Dataset rows:
# # # #

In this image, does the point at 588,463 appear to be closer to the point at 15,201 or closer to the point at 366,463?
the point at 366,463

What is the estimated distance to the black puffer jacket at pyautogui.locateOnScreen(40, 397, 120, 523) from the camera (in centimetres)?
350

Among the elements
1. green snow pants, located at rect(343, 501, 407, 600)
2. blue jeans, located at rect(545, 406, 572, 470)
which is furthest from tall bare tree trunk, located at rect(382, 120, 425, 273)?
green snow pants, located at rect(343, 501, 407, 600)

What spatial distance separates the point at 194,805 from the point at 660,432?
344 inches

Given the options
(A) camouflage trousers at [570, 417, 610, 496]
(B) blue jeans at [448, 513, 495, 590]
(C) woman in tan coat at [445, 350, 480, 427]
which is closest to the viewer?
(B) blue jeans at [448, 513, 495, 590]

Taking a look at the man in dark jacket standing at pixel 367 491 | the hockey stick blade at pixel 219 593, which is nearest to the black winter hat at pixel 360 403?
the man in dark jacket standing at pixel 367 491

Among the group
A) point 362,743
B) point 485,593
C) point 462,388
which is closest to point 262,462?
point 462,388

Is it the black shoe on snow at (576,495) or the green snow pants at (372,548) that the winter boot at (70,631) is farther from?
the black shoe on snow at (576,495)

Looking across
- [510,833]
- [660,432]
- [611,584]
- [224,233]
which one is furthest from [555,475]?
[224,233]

# # # #

_WHAT IS REQUIRED_
Could you return, unchanged, everything from the line containing "Among the group" down to the last of the lines above?

_COMPLETE RESPONSE_
Among the group
A) point 362,743
B) point 485,593
C) point 462,388
which is closest to point 262,462?
point 462,388

Is it the black shoe on snow at (576,495) or the green snow pants at (372,548) that the winter boot at (70,631) is farther from?
the black shoe on snow at (576,495)

Looking across
- [510,833]
- [660,432]
- [611,584]
- [224,233]
which one is furthest from [555,475]?
[224,233]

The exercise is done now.